> [Goal]
Print exactly the lines from the one containing "How far apart" through the last line of the listing, both included.

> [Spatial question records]
-=-=-

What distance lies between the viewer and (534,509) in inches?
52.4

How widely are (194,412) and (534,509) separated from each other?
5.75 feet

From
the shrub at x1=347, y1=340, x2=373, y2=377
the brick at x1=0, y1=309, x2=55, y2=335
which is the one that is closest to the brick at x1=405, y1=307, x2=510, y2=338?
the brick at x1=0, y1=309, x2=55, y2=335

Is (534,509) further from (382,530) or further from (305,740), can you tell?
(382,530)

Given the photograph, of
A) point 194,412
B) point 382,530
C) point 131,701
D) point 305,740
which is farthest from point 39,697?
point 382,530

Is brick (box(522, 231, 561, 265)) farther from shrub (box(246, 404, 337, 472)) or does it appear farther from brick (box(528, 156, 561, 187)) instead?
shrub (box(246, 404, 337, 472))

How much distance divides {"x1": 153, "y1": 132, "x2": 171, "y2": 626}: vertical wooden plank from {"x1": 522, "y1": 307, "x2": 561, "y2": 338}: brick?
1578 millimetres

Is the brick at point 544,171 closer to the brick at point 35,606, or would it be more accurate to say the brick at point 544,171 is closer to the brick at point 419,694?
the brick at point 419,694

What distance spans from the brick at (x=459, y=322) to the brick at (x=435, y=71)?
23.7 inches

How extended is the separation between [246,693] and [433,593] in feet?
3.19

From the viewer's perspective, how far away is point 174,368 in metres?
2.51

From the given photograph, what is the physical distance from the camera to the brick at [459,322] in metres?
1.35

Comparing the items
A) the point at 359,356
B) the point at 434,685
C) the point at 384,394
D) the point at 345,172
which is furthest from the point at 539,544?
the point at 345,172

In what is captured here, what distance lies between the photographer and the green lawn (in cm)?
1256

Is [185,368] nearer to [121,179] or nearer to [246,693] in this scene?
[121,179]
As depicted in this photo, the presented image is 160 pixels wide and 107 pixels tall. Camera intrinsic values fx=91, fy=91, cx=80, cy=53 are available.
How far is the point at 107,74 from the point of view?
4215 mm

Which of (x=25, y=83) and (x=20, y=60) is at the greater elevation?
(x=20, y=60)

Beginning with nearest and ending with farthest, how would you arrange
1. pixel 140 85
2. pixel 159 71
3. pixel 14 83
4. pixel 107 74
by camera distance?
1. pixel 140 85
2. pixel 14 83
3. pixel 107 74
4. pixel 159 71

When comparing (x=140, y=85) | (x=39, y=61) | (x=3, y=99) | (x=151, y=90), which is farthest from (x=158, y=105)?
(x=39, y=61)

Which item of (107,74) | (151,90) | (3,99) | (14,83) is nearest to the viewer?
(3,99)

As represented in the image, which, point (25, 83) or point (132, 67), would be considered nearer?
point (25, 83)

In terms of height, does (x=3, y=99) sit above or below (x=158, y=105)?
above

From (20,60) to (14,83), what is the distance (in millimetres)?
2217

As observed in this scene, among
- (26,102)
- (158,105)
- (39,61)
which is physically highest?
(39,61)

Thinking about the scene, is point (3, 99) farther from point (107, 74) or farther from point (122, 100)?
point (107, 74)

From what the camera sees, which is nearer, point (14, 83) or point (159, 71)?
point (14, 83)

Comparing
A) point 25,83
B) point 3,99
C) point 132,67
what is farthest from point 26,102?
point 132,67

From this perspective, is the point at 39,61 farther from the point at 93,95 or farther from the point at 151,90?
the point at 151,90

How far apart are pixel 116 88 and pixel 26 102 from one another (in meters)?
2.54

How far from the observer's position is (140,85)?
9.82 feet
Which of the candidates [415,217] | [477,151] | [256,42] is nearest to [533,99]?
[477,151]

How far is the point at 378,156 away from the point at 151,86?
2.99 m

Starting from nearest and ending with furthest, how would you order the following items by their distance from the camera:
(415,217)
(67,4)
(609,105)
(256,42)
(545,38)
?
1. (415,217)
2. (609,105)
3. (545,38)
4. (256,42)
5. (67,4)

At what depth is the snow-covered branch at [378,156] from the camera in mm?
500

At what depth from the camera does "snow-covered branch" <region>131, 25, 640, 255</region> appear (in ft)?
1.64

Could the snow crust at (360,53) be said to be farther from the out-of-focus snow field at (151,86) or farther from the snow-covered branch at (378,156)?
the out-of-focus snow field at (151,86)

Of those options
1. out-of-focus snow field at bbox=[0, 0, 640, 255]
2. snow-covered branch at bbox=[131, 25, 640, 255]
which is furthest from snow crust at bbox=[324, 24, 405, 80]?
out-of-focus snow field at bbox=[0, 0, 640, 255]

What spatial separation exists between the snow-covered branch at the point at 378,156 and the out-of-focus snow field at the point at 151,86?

-=-=-

> [Exercise result]
How far apart are pixel 116 88 and pixel 26 102 from one another (in meters)?
2.54

How far from the observer's position is (140,85)?
9.82 feet
Which of the candidates [415,217] | [477,151] | [256,42] is nearest to [533,99]?
[477,151]

How far is the point at 378,156 away from the point at 151,86?
2.99 m

Starting from nearest and ending with furthest, how would you order the following items by their distance from the camera:
(415,217)
(67,4)
(609,105)
(256,42)
(545,38)
?
1. (415,217)
2. (609,105)
3. (545,38)
4. (256,42)
5. (67,4)

At what depth is the snow-covered branch at [378,156] from the camera in mm?
500

At what depth from the camera does "snow-covered branch" <region>131, 25, 640, 255</region> appear (in ft)?
1.64

Could the snow crust at (360,53) be said to be farther from the out-of-focus snow field at (151,86) or farther from the snow-covered branch at (378,156)?
the out-of-focus snow field at (151,86)

Of those options
1. out-of-focus snow field at bbox=[0, 0, 640, 255]
2. snow-covered branch at bbox=[131, 25, 640, 255]
which is furthest from snow crust at bbox=[324, 24, 405, 80]?
out-of-focus snow field at bbox=[0, 0, 640, 255]

What spatial separation exists between the snow-covered branch at the point at 378,156 and the out-of-focus snow field at the point at 151,86?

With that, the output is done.